Beaufort News

New City Hall opens Monday with an eye on the future

The new City Hall was bustling with activity Friday morning as employees got settled in and workers put the finishing touches on the building.
The new City Hall was bustling with activity Friday morning as employees got settled in and workers put the finishing touches on the building. Jonathan Dyer/The Beaufort Gazette

After decades of discussion, years of planning, price increases, debates over size and location, design changes, and construction delays, Beaufort's new City Hall opens to the public Monday.

Now, some officials say, the city with nearly 300 years of history has a new symbol for its future.

The 33,000-square-foot City Hall, sitting at the intersection of Boundary Street and Ribaut Road, marks the final piece of a $20.6 million municipal complex and an important step for Beaufort, said former Beaufort Mayor Bill Rauch, who helped lead the project from concept to reality during his time in office.

A building for the city's police and courts departments opened last year on the site.

"For 45 years, the city talked about how it had outgrown its offices," Rauch said. "We finally found a way to make it happen. ... It was long overdue."

City employees spent Thursday and Friday packing and moving from the old City Hall at 302 Carteret St. near the heart of Beaufort's historic district.

The new building, while further from the city's downtown, is more centrally located and sits along what officials call the "gateway to the city" -- an area where Beaufort plans to invest millions in redevelopment and beautification.

It's touted as a 100-year building, with offices for city staff, a large conference room for City Council work shops, other smaller conference rooms and about 6,000 square feet of unfinished "future space" that can be rented or used as the city grows, officials have said.

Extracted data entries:

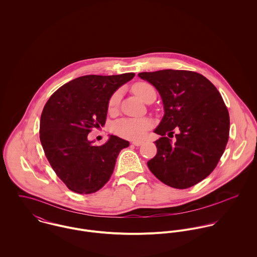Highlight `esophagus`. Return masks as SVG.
<instances>
[{"label": "esophagus", "instance_id": "obj_1", "mask_svg": "<svg viewBox=\"0 0 257 257\" xmlns=\"http://www.w3.org/2000/svg\"><path fill=\"white\" fill-rule=\"evenodd\" d=\"M144 144V142H133L132 145L135 147H141Z\"/></svg>", "mask_w": 257, "mask_h": 257}]
</instances>
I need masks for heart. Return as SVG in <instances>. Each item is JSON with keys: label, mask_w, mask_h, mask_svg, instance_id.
<instances>
[{"label": "heart", "mask_w": 257, "mask_h": 257, "mask_svg": "<svg viewBox=\"0 0 257 257\" xmlns=\"http://www.w3.org/2000/svg\"><path fill=\"white\" fill-rule=\"evenodd\" d=\"M133 92L143 101L146 102L147 97L154 93L155 90L153 86L145 81H141L136 83L133 86ZM120 101V92L115 91L111 94L108 101V109L110 111L116 110ZM152 126V122L148 118H121L115 121L112 125V131L115 135L120 138L138 141L144 138Z\"/></svg>", "instance_id": "heart-1"}]
</instances>
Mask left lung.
I'll use <instances>...</instances> for the list:
<instances>
[{
	"label": "left lung",
	"mask_w": 257,
	"mask_h": 257,
	"mask_svg": "<svg viewBox=\"0 0 257 257\" xmlns=\"http://www.w3.org/2000/svg\"><path fill=\"white\" fill-rule=\"evenodd\" d=\"M139 76L159 92L165 114L154 131L156 155L147 162L162 183L187 189L216 168L229 134V114L220 92L202 74L165 69ZM179 131L172 143L166 135Z\"/></svg>",
	"instance_id": "left-lung-1"
}]
</instances>
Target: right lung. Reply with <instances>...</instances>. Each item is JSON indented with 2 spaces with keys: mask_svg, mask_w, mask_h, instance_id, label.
I'll return each mask as SVG.
<instances>
[{
  "mask_svg": "<svg viewBox=\"0 0 257 257\" xmlns=\"http://www.w3.org/2000/svg\"><path fill=\"white\" fill-rule=\"evenodd\" d=\"M135 75L82 76L61 86L46 102L40 143L56 175L75 193L100 190L110 180L120 150L130 146L115 136L101 147L92 146L88 135L105 124L111 94Z\"/></svg>",
  "mask_w": 257,
  "mask_h": 257,
  "instance_id": "add662e5",
  "label": "right lung"
}]
</instances>
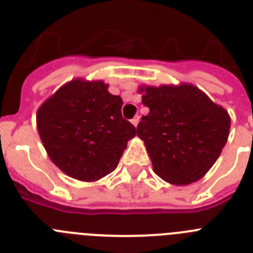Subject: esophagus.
<instances>
[{
  "instance_id": "1",
  "label": "esophagus",
  "mask_w": 253,
  "mask_h": 253,
  "mask_svg": "<svg viewBox=\"0 0 253 253\" xmlns=\"http://www.w3.org/2000/svg\"><path fill=\"white\" fill-rule=\"evenodd\" d=\"M138 123H139V116H134L133 119H131V124L134 125V126H137L138 125Z\"/></svg>"
}]
</instances>
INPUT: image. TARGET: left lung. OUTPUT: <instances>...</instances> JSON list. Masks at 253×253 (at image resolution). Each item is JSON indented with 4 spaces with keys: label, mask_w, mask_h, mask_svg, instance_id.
<instances>
[{
    "label": "left lung",
    "mask_w": 253,
    "mask_h": 253,
    "mask_svg": "<svg viewBox=\"0 0 253 253\" xmlns=\"http://www.w3.org/2000/svg\"><path fill=\"white\" fill-rule=\"evenodd\" d=\"M149 109L137 126L153 171L172 185H189L204 177L222 153L231 118L224 107L191 84L140 86Z\"/></svg>",
    "instance_id": "1"
}]
</instances>
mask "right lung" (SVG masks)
Here are the masks:
<instances>
[{"label":"right lung","mask_w":253,"mask_h":253,"mask_svg":"<svg viewBox=\"0 0 253 253\" xmlns=\"http://www.w3.org/2000/svg\"><path fill=\"white\" fill-rule=\"evenodd\" d=\"M104 81L76 78L37 111L40 139L55 166L69 177L92 182L116 169L137 130L123 119V100Z\"/></svg>","instance_id":"1"}]
</instances>
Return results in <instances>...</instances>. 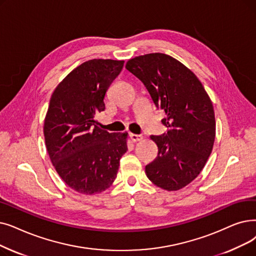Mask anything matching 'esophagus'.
<instances>
[{
    "label": "esophagus",
    "mask_w": 256,
    "mask_h": 256,
    "mask_svg": "<svg viewBox=\"0 0 256 256\" xmlns=\"http://www.w3.org/2000/svg\"><path fill=\"white\" fill-rule=\"evenodd\" d=\"M130 138L132 142H138V141H141L143 139V137L141 135H137V134H130Z\"/></svg>",
    "instance_id": "esophagus-1"
}]
</instances>
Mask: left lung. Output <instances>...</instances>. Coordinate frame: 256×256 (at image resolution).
I'll return each instance as SVG.
<instances>
[{
  "instance_id": "obj_1",
  "label": "left lung",
  "mask_w": 256,
  "mask_h": 256,
  "mask_svg": "<svg viewBox=\"0 0 256 256\" xmlns=\"http://www.w3.org/2000/svg\"><path fill=\"white\" fill-rule=\"evenodd\" d=\"M126 68L143 82L156 108L166 115L162 124L168 132L150 136L158 156L146 166V174L162 190H179L200 174L212 152V102L194 73L168 54L140 55Z\"/></svg>"
}]
</instances>
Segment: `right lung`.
Listing matches in <instances>:
<instances>
[{"label":"right lung","mask_w":256,"mask_h":256,"mask_svg":"<svg viewBox=\"0 0 256 256\" xmlns=\"http://www.w3.org/2000/svg\"><path fill=\"white\" fill-rule=\"evenodd\" d=\"M124 64L84 62L64 77L51 96L44 122L47 152L62 181L77 192L95 194L108 190L128 150V132H108L94 119L104 110L106 93Z\"/></svg>","instance_id":"obj_1"}]
</instances>
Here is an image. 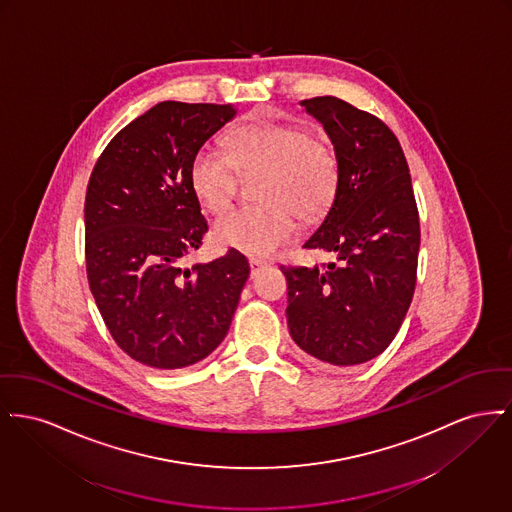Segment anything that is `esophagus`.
Returning a JSON list of instances; mask_svg holds the SVG:
<instances>
[{"label":"esophagus","instance_id":"obj_1","mask_svg":"<svg viewBox=\"0 0 512 512\" xmlns=\"http://www.w3.org/2000/svg\"><path fill=\"white\" fill-rule=\"evenodd\" d=\"M249 267H251V278H255L259 271H263L265 267H267V263H263V261H259V259H251L249 261Z\"/></svg>","mask_w":512,"mask_h":512}]
</instances>
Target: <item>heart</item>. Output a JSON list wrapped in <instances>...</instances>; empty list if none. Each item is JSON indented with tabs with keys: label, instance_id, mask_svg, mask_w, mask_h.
I'll use <instances>...</instances> for the list:
<instances>
[{
	"label": "heart",
	"instance_id": "obj_1",
	"mask_svg": "<svg viewBox=\"0 0 512 512\" xmlns=\"http://www.w3.org/2000/svg\"><path fill=\"white\" fill-rule=\"evenodd\" d=\"M226 152L201 149L193 156L189 181L199 203L211 212L232 207L240 176L261 172L255 207L226 214L214 238L251 257H269L294 240L303 220H317L334 201L338 160L325 135L292 121L241 123L226 135Z\"/></svg>",
	"mask_w": 512,
	"mask_h": 512
}]
</instances>
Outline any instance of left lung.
Listing matches in <instances>:
<instances>
[{"label": "left lung", "mask_w": 512, "mask_h": 512, "mask_svg": "<svg viewBox=\"0 0 512 512\" xmlns=\"http://www.w3.org/2000/svg\"><path fill=\"white\" fill-rule=\"evenodd\" d=\"M338 160V187L317 232L303 243L336 255L325 271L280 267L288 329L323 367H350L387 350L412 303L420 216L408 162L391 129L334 98L301 100Z\"/></svg>", "instance_id": "left-lung-1"}]
</instances>
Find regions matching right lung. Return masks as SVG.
<instances>
[{"instance_id": "1", "label": "right lung", "mask_w": 512, "mask_h": 512, "mask_svg": "<svg viewBox=\"0 0 512 512\" xmlns=\"http://www.w3.org/2000/svg\"><path fill=\"white\" fill-rule=\"evenodd\" d=\"M236 114L232 104L160 102L125 125L92 170L85 199L92 296L121 350L154 369L212 354L249 278L236 249L180 265L209 230L189 181L193 156Z\"/></svg>"}]
</instances>
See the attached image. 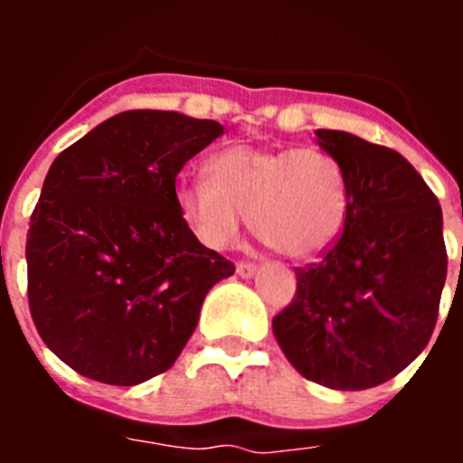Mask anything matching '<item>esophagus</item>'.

- **YOUR TASK**
Answer these questions from the City Hall article:
(a) What is the square footage of the new City Hall?
(b) What was the street address of the old City Hall?
(c) How much unfinished "future space" does the new building include?

- **RESULT FOR THIS TASK**
(a) 33,000 square feet
(b) 302 Carteret St.
(c) About 6,000 square feet